Avocado and Cucumber Salad (1 Cup)
Lunch
113 mg/dL
Usually causes a small spike
Avg. Food Score on Ultrahuman App
Ultrahuman Users got a STABLE response
How to consume Avocado And Cucumber Salad without glucose spikes
Include a Protein Source
Add a protein-rich ingredient like grilled chicken, tofu, or chickpeas to your salad. Protein can help stabilize blood sugar levels.
Add Healthy Fats
Incorporate nuts or seeds, such as almonds, walnuts, or chia seeds, to provide additional healthy fats that can slow glucose absorption.
Incorporate Leafy Greens
Include spinach, kale, or arugula in your salad to add fiber, which can help mitigate glucose spikes.

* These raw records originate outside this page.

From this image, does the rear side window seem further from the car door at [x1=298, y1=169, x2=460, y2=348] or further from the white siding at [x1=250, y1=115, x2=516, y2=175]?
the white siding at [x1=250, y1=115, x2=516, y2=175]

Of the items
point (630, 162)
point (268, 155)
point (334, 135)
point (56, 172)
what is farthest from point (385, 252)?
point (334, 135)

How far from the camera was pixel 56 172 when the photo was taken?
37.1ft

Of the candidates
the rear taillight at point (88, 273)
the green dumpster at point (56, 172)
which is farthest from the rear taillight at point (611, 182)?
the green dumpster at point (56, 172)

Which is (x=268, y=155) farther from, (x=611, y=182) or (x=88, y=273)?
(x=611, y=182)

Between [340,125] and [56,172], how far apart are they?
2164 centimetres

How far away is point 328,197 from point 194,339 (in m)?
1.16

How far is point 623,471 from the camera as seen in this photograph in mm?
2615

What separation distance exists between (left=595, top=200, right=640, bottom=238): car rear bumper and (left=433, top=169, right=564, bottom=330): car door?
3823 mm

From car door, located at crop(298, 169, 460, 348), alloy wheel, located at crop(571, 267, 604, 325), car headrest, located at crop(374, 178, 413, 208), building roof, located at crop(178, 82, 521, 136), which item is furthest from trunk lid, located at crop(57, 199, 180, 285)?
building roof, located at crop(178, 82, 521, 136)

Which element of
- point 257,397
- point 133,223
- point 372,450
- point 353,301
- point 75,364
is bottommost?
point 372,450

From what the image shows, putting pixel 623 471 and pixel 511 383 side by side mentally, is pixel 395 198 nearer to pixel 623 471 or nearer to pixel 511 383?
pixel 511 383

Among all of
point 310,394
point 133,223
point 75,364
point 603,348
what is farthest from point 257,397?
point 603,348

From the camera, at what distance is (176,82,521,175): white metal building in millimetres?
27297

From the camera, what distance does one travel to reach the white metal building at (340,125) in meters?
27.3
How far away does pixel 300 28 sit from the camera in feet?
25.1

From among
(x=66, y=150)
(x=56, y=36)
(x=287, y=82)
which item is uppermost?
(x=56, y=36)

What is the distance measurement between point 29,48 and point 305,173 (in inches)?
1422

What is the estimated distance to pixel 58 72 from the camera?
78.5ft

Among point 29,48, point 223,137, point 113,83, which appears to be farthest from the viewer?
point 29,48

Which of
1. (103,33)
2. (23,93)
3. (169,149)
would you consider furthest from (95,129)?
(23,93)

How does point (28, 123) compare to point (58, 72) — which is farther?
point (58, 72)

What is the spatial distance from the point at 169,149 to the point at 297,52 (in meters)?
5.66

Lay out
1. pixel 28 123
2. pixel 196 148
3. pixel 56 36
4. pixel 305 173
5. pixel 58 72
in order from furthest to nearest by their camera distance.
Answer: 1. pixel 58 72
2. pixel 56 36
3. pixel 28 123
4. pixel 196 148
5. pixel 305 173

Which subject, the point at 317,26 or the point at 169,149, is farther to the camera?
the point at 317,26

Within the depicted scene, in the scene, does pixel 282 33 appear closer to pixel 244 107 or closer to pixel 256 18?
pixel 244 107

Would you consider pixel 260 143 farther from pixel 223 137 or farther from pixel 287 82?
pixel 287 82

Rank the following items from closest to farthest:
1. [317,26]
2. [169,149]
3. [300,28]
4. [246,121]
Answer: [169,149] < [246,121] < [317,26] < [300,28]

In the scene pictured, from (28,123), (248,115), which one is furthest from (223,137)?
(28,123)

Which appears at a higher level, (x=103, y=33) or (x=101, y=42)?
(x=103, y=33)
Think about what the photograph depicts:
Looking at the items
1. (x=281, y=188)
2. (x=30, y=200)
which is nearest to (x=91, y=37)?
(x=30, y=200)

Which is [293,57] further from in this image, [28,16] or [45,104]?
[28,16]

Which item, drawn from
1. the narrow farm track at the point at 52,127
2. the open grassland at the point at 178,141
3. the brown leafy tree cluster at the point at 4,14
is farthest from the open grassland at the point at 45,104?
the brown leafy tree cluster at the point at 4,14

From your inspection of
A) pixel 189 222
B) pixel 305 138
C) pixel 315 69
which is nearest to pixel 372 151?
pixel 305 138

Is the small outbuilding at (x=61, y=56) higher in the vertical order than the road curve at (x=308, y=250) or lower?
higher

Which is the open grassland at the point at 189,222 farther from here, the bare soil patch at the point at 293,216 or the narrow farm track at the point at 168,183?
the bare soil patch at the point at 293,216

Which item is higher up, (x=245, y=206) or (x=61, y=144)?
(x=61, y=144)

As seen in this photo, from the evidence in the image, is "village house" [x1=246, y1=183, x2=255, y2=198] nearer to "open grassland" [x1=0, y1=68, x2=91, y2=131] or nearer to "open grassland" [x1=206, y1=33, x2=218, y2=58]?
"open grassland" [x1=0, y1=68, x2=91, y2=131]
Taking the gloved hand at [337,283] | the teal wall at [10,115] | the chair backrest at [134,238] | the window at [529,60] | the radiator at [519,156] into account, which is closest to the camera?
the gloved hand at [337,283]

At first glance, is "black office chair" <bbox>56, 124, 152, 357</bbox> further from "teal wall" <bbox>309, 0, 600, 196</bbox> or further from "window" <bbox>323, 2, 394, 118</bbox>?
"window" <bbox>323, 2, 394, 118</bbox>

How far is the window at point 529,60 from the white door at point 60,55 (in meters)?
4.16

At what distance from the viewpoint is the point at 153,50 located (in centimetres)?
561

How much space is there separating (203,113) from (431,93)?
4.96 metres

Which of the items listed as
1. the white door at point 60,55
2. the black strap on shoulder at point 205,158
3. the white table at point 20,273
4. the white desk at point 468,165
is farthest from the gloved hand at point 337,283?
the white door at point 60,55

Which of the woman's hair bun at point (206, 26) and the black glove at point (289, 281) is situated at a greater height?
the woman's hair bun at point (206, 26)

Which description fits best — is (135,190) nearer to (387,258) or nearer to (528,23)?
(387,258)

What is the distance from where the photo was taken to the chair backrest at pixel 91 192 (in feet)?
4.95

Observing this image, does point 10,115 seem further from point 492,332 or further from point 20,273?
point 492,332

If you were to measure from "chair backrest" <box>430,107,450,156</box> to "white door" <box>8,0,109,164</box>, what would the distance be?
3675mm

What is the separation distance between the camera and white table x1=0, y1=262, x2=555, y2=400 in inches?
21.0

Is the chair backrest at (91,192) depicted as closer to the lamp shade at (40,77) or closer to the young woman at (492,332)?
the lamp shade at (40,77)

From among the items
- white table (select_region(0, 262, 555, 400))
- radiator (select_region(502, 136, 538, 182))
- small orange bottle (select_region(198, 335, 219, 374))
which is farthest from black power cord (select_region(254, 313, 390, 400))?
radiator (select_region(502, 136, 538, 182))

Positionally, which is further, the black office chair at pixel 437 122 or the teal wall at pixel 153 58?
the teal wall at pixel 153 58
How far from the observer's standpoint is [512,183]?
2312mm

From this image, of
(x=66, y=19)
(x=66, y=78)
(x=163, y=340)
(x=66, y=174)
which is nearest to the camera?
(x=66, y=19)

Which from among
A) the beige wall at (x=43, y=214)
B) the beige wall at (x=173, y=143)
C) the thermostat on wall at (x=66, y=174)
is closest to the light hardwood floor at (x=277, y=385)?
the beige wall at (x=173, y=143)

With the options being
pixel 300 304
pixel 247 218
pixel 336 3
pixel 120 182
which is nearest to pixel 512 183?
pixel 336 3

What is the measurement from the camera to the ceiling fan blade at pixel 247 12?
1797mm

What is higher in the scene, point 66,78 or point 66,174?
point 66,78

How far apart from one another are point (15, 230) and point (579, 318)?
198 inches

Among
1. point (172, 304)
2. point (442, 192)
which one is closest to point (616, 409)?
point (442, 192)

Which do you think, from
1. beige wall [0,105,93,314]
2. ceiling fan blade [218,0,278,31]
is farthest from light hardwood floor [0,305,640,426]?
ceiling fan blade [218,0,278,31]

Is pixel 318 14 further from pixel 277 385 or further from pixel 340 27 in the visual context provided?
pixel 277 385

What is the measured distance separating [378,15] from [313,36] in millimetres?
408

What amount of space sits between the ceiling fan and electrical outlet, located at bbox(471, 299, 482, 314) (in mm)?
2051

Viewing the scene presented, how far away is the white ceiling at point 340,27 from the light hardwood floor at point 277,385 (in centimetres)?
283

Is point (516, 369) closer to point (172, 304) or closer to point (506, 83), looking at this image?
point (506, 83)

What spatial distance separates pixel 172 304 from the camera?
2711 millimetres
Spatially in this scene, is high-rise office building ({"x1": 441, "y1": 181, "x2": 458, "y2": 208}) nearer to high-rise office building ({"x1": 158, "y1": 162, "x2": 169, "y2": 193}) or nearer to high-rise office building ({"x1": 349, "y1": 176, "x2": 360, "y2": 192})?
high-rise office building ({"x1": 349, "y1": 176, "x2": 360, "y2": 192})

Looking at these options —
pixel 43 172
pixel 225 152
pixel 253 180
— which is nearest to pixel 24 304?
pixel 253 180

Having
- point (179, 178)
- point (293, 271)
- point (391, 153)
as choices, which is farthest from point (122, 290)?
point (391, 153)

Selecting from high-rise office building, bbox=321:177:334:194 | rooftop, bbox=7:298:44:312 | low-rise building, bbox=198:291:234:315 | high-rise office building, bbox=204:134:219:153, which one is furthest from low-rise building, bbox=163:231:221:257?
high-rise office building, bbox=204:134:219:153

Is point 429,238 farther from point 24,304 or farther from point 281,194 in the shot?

Use Vinegar-Based Dressing
Opt for a dressing made with vinegar or lemon juice, as the acidity can help lower blood sugar responses.
Portion Control
Be mindful of portion sizes of high-carb elements you may add, such as croutons or bread, to keep the carbohydrate content in check.
Balance with Whole Grains
If you want to make the salad more filling, consider adding a small portion of quinoa or barley.
Stay Hydrated
Drink water before and after your meal to help with digestion and to maintain overall health.
Mindful Eating
Eat slowly and chew thoroughly to give your body time to process the food and manage glucose levels effectively.
Post-Meal Activity
Engage in a light walk or gentle exercise after eating to help your body utilize glucose more efficiently.
Consistent Meal Timing
Try to maintain regular meal times to help regulate blood sugar levels throughout the day.